In deze uitspraak van de Rechtbank Zeeland-West-Brabant op 10 oktober 2023, wordt de zaak behandeld van een belanghebbende die in beroep gaat tegen de uitspraken op bezwaar van de heffingsambtenaar van de gemeente [plaats 1]. De heffingsambtenaar had drie aanslagen forensenbelasting opgelegd voor de jaren 2020 tot en met 2022, welke door de belanghebbende als onterecht werden betwist. De rechtbank heeft de beroepen op 2 augustus 2023 behandeld, waarbij de belanghebbende en een vertegenwoordiger van de heffingsambtenaar aanwezig waren. De rechtbank heeft vastgesteld dat de heffingsambtenaar de bezwaren van de belanghebbende ongegrond heeft verklaard en de aanslagen heeft gehandhaafd.
De rechtbank beoordeelt of de aanslagen terecht zijn opgelegd, waarbij zij de beroepsgronden van de belanghebbende in overweging neemt. De rechtbank concludeert dat de belanghebbende in de jaren 2020, 2021 en 2022 belastingplichtig was voor de forensenbelasting, omdat hij niet kon aantonen dat zijn hoofdverblijf in de gemeente [plaats 1] was. De rechtbank wijst erop dat de heffingsambtenaar alleen bevoegd was om aanslagen op te leggen als beide echtgenoten hun hoofdverblijf elders hadden. De rechtbank concludeert dat de belanghebbende niet voldoende bewijs heeft geleverd om aan te tonen dat zijn hoofdverblijf in [plaats 1] was, ondanks zijn inschrijving in de Basisregistratie Personen.
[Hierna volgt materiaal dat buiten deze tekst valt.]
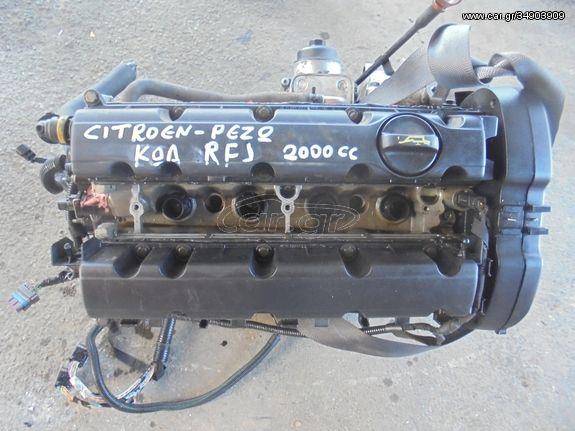CITROEN   C5  -PEGEUOT  407'  -  '03'-12' -  Κινητήρες - Μοτέρ  -ΚΩΔ RFJ-2000cc- 16V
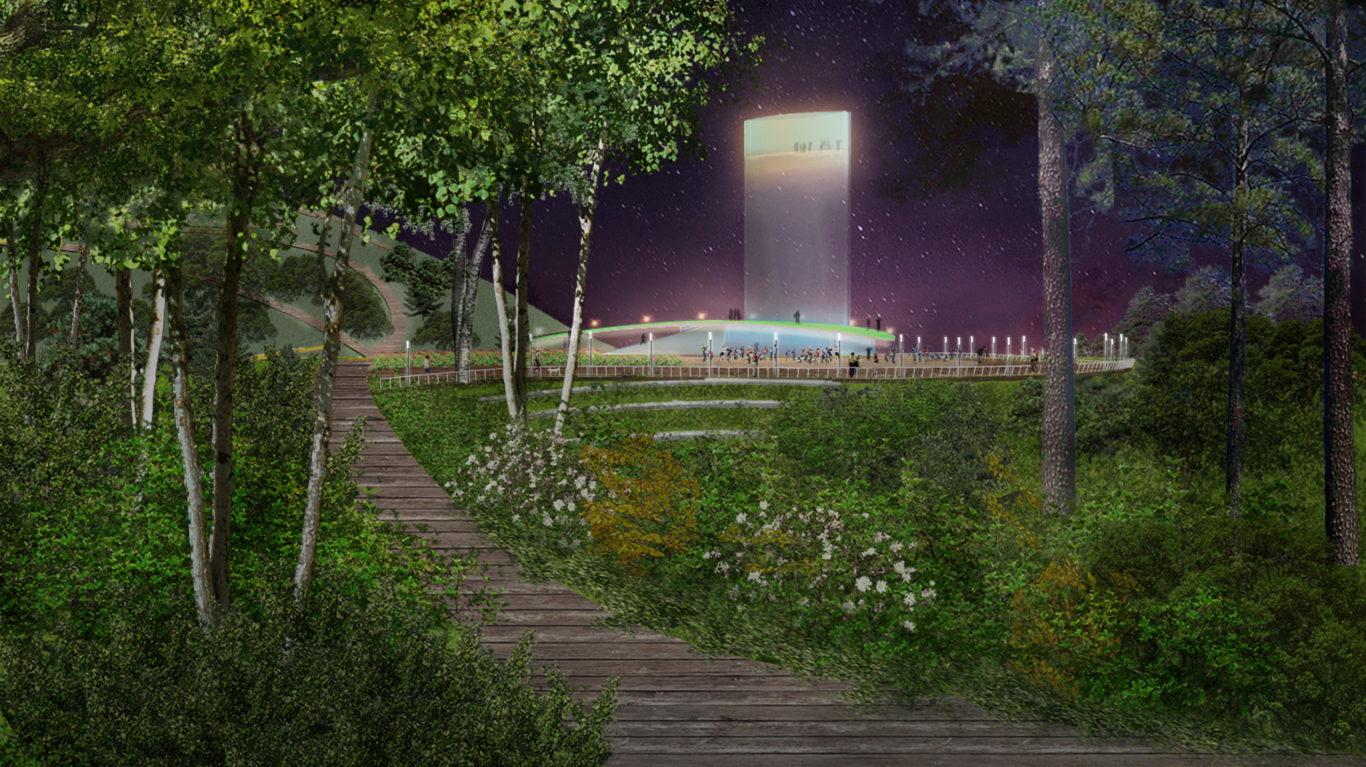 Slide 4 of 10, Jinan Ribbon Park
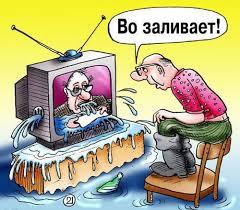 обман телевизора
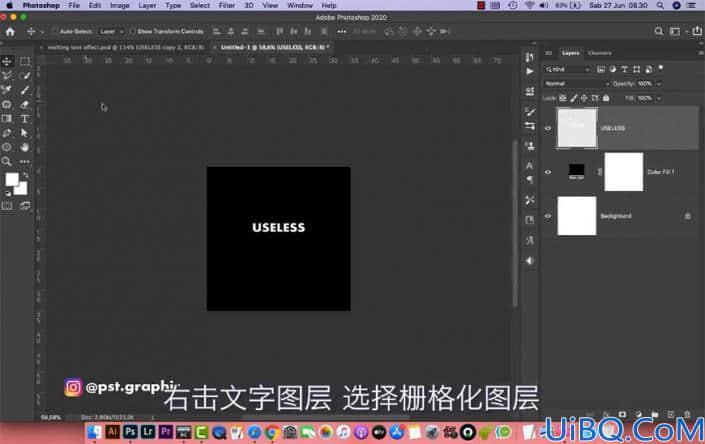 文字设计,制作一款底部喷出彩虹效果的文字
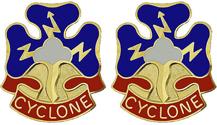 38th Infantry Division Unit Crest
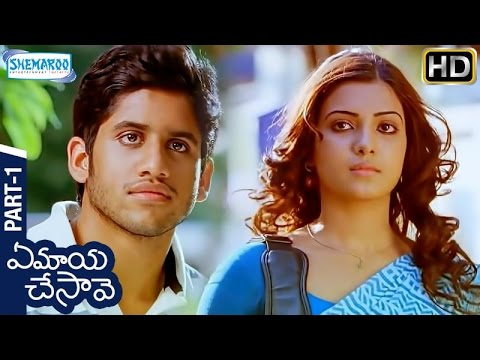 Ye Maaya Chesave HD Telugu Full Movie Watch Online Free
De rechtbank oordeelt dat de combinatie van het uitgavenpatroon van de belanghebbende en zijn lage gas-, elektriciteit- en waterverbruik niet voldoende bewijs levert voor zijn claim. De rechtbank verklaart de beroepen ongegrond, waardoor de aanslagen forensenbelasting voor de jaren 2020, 2021 en 2022 in stand blijven. De belanghebbende krijgt geen griffierecht terug en ook geen vergoeding van proceskosten.